[inductor] Prevent aggressive fusion during inductor lowering (#87447)
Fixes https://github.com/pytorch/torchdynamo/issues/1599
Inductor performs aggressive fusion of ops during the lowering of Fx graph into IR nodes. Note that this fusion is different from the fusion that we typically discuss in the context of Inductor, which refers to the fusion of SchedulerNodes (way after lowering). This PR, instead, ensures that we don't accumulate too many ops in the IR node to begin with.
In the case of hf_t5_large backward graph, earlier we would generate a kernel with 100s of operators, causing that kernel to take ~350 seconds of compilation time. With this PR, we get it down from 350 seconds to 50 seconds.
Note that this could affect performance. I doubt that it will lead to really large dip though.

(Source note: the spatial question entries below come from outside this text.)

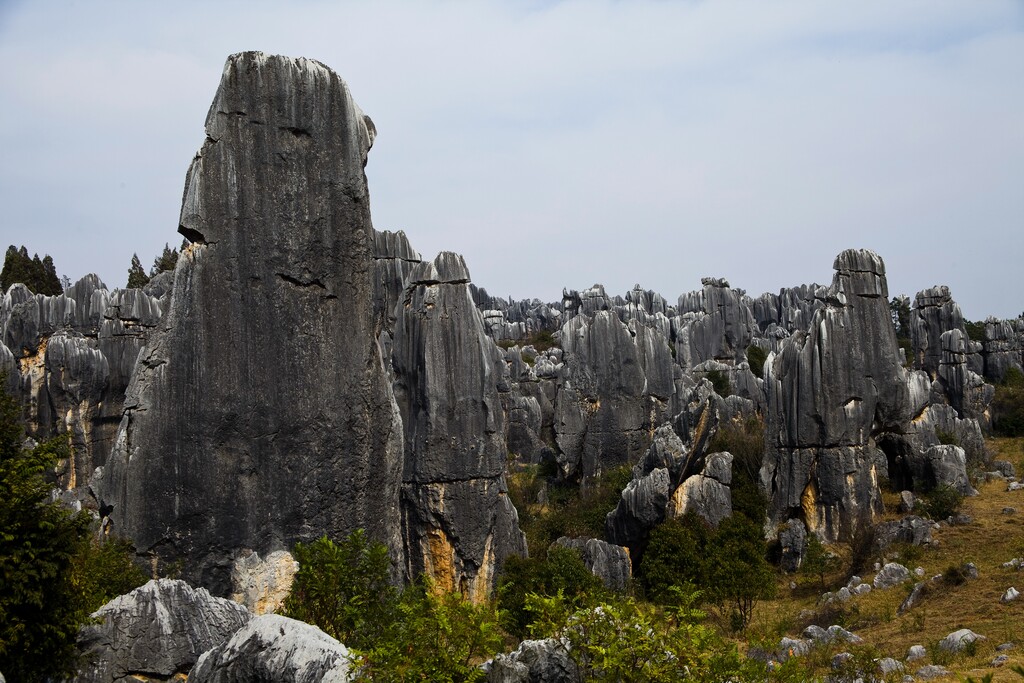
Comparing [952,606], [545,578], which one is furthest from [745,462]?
[545,578]

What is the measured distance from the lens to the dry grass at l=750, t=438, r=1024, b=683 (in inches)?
489

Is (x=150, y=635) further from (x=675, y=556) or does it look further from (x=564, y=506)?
(x=564, y=506)

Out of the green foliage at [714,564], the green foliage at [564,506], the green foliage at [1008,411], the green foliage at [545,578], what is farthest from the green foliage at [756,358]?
the green foliage at [545,578]

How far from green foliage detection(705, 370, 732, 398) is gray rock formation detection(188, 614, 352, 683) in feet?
119

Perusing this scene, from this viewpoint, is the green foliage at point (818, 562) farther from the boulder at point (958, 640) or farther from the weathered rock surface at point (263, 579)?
the weathered rock surface at point (263, 579)

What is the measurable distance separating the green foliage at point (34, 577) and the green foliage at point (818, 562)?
15.1 metres

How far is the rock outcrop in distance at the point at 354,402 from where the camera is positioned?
898cm

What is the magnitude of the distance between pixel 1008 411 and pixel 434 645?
3986cm

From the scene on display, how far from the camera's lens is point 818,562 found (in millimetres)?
19766

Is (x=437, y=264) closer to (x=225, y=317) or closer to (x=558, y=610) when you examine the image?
(x=225, y=317)

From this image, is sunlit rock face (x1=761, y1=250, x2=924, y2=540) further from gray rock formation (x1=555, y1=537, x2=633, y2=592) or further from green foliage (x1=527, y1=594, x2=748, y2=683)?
green foliage (x1=527, y1=594, x2=748, y2=683)

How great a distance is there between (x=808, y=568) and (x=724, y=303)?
173ft

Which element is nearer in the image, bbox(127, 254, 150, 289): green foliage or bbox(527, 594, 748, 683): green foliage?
bbox(527, 594, 748, 683): green foliage

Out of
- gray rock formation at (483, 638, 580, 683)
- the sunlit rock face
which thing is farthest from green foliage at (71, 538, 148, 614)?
the sunlit rock face
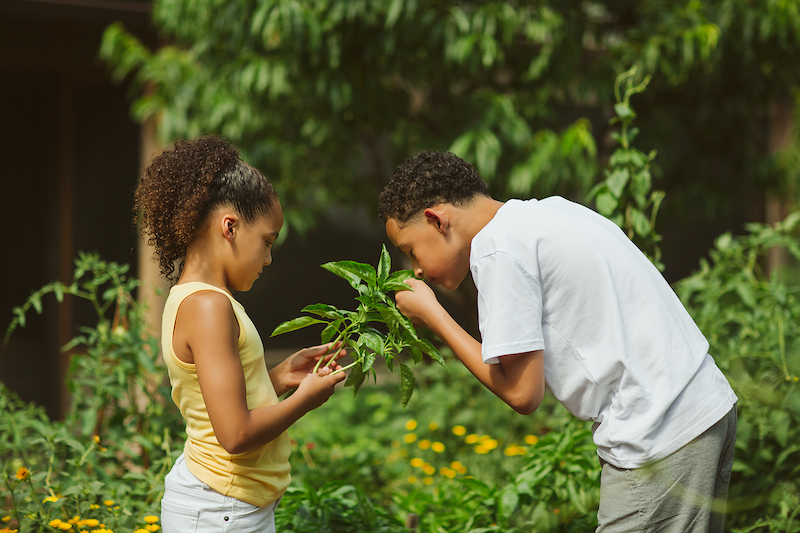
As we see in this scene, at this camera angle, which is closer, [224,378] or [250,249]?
[224,378]

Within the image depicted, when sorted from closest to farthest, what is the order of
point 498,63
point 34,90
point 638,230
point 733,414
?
point 733,414, point 638,230, point 498,63, point 34,90

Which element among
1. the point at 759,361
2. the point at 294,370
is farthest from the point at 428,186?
the point at 759,361

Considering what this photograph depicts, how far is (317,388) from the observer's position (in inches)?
56.2

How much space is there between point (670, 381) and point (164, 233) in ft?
3.50

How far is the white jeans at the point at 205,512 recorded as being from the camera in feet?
4.67

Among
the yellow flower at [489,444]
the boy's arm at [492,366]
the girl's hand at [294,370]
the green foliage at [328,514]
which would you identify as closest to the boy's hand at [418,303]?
the boy's arm at [492,366]

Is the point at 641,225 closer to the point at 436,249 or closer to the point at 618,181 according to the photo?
the point at 618,181

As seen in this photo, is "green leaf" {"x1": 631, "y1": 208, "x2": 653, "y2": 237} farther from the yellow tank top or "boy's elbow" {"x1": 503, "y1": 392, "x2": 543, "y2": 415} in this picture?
the yellow tank top

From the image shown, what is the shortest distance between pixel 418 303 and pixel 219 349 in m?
0.42

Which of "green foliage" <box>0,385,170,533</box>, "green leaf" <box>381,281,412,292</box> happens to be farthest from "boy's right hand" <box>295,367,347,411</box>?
"green foliage" <box>0,385,170,533</box>

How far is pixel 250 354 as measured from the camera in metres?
1.45

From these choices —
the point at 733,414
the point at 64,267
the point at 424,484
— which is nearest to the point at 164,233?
the point at 733,414

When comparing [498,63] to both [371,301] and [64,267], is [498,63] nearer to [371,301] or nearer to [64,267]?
[371,301]

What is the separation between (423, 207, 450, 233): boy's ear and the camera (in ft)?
4.89
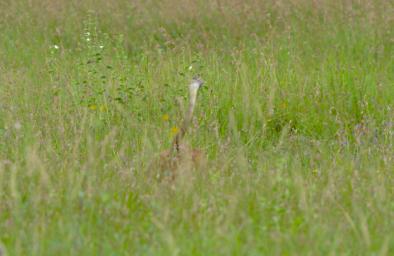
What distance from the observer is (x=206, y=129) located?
Answer: 15.8 ft

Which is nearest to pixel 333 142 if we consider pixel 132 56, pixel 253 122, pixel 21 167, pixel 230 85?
pixel 253 122

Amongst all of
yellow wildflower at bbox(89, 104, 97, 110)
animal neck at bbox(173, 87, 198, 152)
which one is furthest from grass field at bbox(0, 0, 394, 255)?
animal neck at bbox(173, 87, 198, 152)

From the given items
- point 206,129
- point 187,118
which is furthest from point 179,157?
point 206,129

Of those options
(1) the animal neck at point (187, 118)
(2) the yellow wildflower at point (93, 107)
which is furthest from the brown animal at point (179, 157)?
(2) the yellow wildflower at point (93, 107)

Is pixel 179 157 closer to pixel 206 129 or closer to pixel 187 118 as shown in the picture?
pixel 187 118

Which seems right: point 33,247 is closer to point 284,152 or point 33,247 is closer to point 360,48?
point 284,152

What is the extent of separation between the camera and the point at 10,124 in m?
4.54

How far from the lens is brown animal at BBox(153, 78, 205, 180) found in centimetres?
351

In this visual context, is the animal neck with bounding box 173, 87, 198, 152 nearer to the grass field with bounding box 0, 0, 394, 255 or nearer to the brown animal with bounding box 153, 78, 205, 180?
the brown animal with bounding box 153, 78, 205, 180

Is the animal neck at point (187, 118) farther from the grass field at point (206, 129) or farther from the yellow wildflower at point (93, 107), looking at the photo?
the yellow wildflower at point (93, 107)

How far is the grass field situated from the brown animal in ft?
0.22

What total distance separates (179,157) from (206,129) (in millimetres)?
1103

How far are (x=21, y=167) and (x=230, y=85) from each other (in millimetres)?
2144

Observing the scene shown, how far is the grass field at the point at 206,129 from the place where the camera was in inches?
115
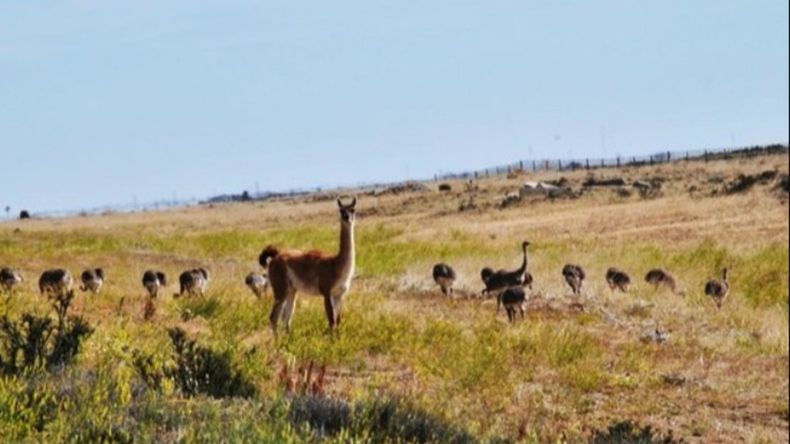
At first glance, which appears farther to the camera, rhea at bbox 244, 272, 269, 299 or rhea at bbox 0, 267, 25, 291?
rhea at bbox 244, 272, 269, 299

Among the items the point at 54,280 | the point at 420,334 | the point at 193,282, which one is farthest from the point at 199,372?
the point at 193,282

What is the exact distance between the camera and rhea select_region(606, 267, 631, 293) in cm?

In my toy examples, even if the lowering creates multiple IR nodes, if its a simple fusion, later fusion still creates one node.

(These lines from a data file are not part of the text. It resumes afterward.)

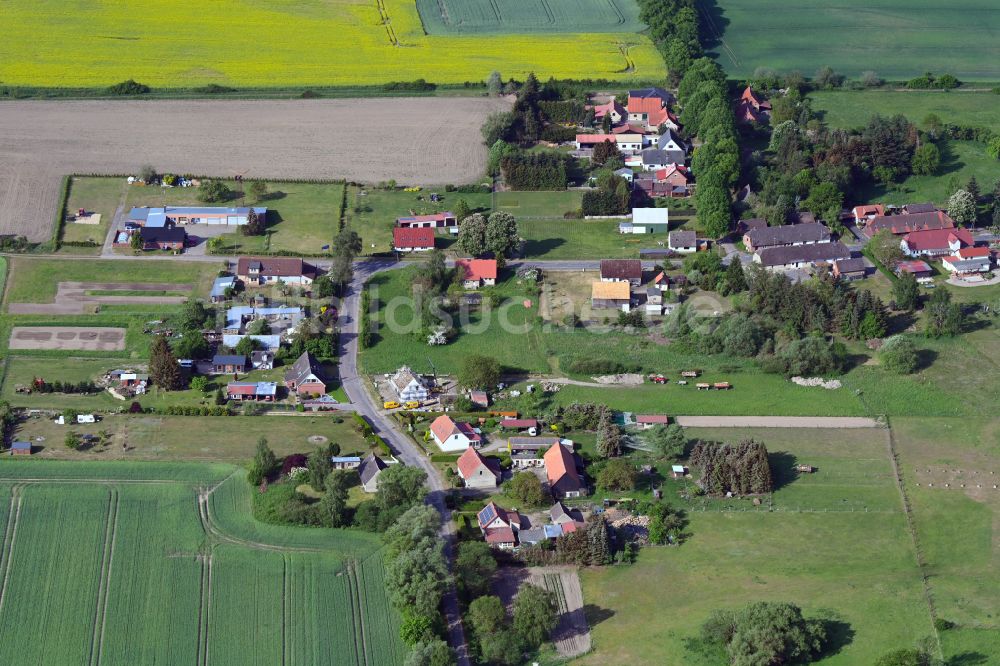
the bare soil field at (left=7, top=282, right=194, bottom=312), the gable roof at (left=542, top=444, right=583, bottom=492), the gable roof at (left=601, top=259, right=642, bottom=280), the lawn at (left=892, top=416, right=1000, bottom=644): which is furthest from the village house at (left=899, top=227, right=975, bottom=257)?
the bare soil field at (left=7, top=282, right=194, bottom=312)

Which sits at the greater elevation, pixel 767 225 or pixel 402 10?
pixel 402 10

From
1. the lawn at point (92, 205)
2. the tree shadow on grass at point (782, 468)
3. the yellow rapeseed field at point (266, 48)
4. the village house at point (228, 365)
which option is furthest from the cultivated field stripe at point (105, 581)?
the yellow rapeseed field at point (266, 48)

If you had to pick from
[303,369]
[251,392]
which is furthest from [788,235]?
[251,392]

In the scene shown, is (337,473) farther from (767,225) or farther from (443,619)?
(767,225)

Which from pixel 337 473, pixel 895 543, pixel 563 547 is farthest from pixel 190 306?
→ pixel 895 543

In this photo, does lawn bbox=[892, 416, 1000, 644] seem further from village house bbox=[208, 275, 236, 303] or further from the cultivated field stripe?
village house bbox=[208, 275, 236, 303]

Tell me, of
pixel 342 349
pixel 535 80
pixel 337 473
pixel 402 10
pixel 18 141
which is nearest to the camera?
pixel 337 473

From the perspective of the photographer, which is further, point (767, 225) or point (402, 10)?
point (402, 10)

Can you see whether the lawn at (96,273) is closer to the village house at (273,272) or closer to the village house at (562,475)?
the village house at (273,272)
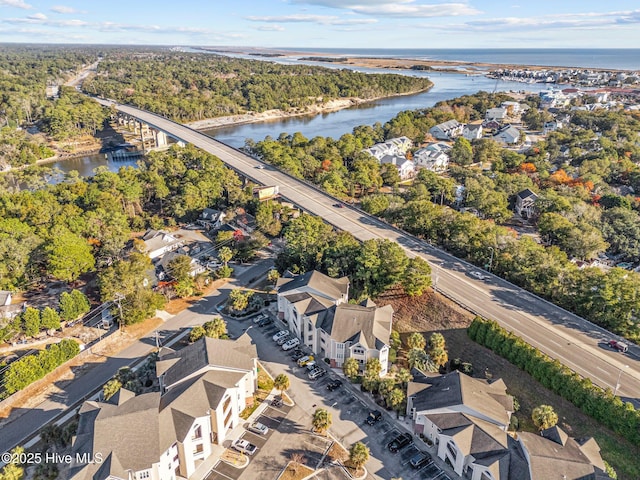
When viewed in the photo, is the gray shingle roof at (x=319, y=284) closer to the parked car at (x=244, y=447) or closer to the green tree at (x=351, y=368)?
the green tree at (x=351, y=368)

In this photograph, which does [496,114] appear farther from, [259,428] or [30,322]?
[30,322]

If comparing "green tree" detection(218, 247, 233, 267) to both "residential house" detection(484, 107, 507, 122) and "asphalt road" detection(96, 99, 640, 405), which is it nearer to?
"asphalt road" detection(96, 99, 640, 405)

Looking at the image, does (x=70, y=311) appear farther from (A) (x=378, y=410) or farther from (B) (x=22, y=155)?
(B) (x=22, y=155)

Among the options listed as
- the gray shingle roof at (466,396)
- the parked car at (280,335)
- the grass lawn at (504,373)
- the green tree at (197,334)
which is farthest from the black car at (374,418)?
the green tree at (197,334)

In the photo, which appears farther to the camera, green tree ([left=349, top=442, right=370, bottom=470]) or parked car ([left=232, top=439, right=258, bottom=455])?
parked car ([left=232, top=439, right=258, bottom=455])

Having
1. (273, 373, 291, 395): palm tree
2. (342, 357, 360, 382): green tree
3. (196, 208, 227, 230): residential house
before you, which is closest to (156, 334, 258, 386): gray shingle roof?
(273, 373, 291, 395): palm tree

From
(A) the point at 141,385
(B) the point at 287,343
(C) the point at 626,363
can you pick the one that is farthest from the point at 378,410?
(C) the point at 626,363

I would like (1) test_torchinductor.py, (2) test_torchinductor_info.py, and (3) atleast HF models to be enabled in CI before merging this one.
@ngimel @jansel @Chillee
cc @jansel @lezcano @fdrocha @mlazos @soumith @voznesenskym @yanboliang @penguinwu
Pull Request resolved: https://github.com/pytorch/pytorch/pull/87447
Approved by: https://github.com/jansel